Line by line, give the data again exactly as it appears, but without pictures.
===============
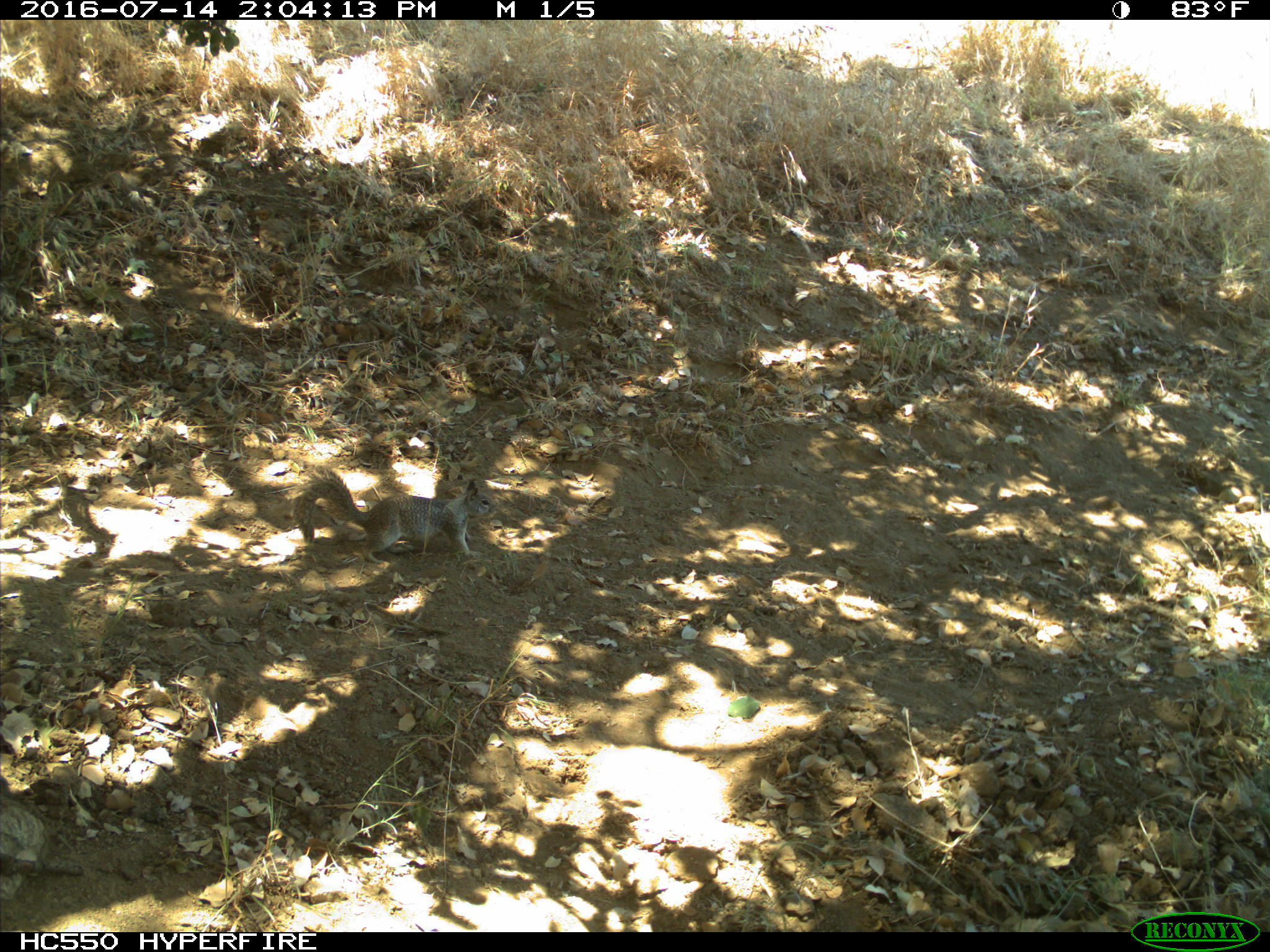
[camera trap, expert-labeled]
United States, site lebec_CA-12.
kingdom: Animalia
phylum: Chordata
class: Mammalia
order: Rodentia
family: Sciuridae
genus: Otospermophilus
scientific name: Otospermophilus beecheyi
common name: california ground squirrel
Otospermophilus beecheyi (california ground squirrel).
===============
Reply:
[camera trap, expert-labeled]
United States, site lebec_CA-12.
kingdom: Animalia
phylum: Chordata
class: Mammalia
order: Rodentia
family: Sciuridae
genus: Otospermophilus
scientific name: Otospermophilus beecheyi
common name: california ground squirrel
Otospermophilus beecheyi (california ground squirrel).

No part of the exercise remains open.